LPA ensured she applied hand sanitizer before entering the facility and the following Personal Protective Equipment (PPE) was worn: surgical mask.

LPA was informed by the Administrator and Leon that the facility currently has (0) residents - the last (only) resident moved out on/around June 2021 and a 60-day notice was issued on/around April 2021 regarding the facility not operating at this time.

LPA observed all required department postings to have been removed from the wall due to recent painting/remodeling done and the facility not operating. LPA toured the inside and observed no residents to be on site. The owners have a family member currently residing at the facility.

Administrator stated she would like to keep the license open for now and will inform the Department if she decides to admit any new residents and/or close permanently.

There are no deficiencies cited during today's inspection.
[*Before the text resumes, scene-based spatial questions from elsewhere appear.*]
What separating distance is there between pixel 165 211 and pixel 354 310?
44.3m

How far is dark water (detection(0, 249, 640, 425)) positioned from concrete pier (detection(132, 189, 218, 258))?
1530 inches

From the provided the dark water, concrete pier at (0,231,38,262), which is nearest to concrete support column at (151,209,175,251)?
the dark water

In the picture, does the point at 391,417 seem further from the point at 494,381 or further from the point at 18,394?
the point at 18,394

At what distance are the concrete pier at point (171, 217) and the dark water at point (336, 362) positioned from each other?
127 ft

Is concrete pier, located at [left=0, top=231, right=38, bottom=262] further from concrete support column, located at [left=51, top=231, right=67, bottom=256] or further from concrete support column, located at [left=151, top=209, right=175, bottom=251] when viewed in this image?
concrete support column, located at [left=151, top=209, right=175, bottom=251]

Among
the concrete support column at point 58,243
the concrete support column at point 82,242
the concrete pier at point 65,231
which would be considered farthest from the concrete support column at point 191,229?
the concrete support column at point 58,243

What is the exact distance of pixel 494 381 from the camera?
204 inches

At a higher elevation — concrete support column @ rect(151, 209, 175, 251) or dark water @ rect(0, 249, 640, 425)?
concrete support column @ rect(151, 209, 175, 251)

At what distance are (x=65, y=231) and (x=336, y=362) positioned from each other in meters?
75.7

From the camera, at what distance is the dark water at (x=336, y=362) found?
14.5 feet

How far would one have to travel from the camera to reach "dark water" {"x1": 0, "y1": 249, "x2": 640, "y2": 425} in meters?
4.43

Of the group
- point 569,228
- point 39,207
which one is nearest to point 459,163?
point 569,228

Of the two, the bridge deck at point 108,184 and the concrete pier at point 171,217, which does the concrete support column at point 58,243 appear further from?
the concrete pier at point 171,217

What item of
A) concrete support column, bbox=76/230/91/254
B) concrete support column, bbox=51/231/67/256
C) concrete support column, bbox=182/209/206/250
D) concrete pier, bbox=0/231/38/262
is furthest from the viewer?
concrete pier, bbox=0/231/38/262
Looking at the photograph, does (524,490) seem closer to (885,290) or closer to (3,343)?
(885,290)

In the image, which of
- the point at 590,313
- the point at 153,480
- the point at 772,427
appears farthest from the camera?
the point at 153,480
Exit interview. Copy of report provided to Administrator.
SUPERVISOR'S NAME: Maribeth SentyTELEPHONE: (916) 263-4813
LICENSING EVALUATOR NAME: Sabrina CalzadaTELEPHONE: (510) 829-2133
LICENSING EVALUATOR SIGNATURE:

DATE: 12/23/2021
I acknowledge receipt of this form and understand my licensing appeal rights as explained and received.
FACILITY REPRESENTATIVE SIGNATURE:

DATE: 12/23/2021
This report must be available at Child Care and Group Home facilities for public review for 3 years.